Entries on spatial positioning:
════════

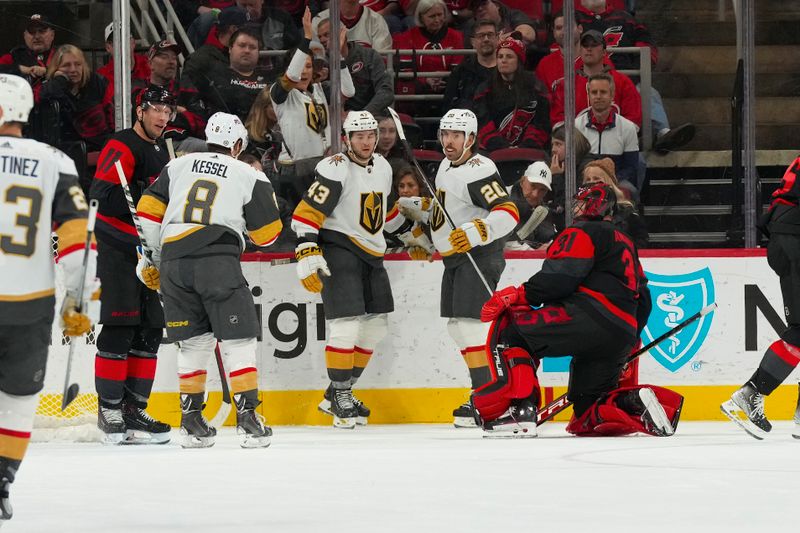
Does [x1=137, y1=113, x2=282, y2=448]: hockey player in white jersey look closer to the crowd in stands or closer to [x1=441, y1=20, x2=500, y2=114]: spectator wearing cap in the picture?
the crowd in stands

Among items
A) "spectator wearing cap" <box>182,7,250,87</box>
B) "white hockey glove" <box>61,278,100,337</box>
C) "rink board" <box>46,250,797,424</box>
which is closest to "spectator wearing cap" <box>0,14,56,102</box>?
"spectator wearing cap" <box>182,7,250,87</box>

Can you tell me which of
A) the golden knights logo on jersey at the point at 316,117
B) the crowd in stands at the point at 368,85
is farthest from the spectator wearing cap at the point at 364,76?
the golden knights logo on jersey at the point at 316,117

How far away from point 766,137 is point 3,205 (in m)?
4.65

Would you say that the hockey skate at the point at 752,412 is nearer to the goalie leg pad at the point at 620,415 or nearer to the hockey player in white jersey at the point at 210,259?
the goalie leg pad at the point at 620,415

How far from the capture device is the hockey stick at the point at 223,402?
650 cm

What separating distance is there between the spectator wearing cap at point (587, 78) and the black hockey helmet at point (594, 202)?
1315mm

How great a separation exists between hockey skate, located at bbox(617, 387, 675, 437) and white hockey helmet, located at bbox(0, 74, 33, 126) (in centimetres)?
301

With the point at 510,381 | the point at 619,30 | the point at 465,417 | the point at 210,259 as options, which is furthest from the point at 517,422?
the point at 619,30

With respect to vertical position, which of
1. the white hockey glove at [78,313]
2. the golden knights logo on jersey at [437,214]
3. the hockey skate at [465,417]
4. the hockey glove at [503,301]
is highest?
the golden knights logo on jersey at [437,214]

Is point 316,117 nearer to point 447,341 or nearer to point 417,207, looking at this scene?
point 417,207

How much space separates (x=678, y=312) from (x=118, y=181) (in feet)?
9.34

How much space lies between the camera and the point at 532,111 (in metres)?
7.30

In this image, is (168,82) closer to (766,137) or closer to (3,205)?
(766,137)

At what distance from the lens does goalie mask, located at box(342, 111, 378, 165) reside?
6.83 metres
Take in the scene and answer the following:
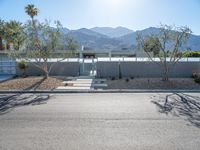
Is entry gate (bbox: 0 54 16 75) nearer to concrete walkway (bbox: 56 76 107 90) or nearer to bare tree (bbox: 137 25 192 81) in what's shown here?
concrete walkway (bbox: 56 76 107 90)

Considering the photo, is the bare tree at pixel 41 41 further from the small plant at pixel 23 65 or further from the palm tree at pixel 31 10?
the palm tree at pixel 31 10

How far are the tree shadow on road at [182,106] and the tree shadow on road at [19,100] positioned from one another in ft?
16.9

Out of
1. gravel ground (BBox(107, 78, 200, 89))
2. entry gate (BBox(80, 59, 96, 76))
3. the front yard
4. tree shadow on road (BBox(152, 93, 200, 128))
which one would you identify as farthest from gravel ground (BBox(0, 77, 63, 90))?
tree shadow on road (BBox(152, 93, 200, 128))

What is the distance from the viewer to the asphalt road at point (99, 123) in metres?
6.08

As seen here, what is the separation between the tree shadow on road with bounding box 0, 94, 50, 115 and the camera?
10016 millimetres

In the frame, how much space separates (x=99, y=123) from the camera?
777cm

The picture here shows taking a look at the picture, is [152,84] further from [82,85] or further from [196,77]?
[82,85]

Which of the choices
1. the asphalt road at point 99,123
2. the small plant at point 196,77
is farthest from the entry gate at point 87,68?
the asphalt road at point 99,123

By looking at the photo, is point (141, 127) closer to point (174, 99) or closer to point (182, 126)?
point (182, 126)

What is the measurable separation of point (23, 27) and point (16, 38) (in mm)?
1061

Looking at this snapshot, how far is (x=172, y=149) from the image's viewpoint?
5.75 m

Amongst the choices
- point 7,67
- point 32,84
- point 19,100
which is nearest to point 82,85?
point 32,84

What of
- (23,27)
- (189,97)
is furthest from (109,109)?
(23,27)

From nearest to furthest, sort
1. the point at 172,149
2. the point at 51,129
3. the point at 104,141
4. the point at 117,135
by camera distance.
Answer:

════════

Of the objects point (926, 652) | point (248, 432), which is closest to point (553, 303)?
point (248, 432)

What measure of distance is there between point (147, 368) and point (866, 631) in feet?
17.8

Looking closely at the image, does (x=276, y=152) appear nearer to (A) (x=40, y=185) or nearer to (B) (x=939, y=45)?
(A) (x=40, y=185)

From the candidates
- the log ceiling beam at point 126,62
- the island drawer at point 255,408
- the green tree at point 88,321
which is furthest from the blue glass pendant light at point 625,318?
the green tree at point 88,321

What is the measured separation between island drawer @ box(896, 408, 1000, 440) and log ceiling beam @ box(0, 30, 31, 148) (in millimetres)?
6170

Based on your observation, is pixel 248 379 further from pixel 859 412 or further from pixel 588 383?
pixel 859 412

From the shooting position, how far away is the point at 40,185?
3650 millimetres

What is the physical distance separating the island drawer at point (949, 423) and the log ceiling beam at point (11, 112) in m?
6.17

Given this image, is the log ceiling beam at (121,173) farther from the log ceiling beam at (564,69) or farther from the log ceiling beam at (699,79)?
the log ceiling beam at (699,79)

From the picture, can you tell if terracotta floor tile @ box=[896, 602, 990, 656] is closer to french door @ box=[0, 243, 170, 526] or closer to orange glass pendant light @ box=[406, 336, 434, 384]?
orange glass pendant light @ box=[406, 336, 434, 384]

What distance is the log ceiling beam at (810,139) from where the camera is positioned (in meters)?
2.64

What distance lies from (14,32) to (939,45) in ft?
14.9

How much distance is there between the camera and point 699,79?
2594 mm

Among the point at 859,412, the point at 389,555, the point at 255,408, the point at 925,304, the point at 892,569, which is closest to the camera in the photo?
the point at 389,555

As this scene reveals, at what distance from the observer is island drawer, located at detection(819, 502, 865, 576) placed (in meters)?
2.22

════════

Required work:
Count the lines of the listing above that contain the string "wearing", matching case exactly. Reply with the number alone.

Reply:
6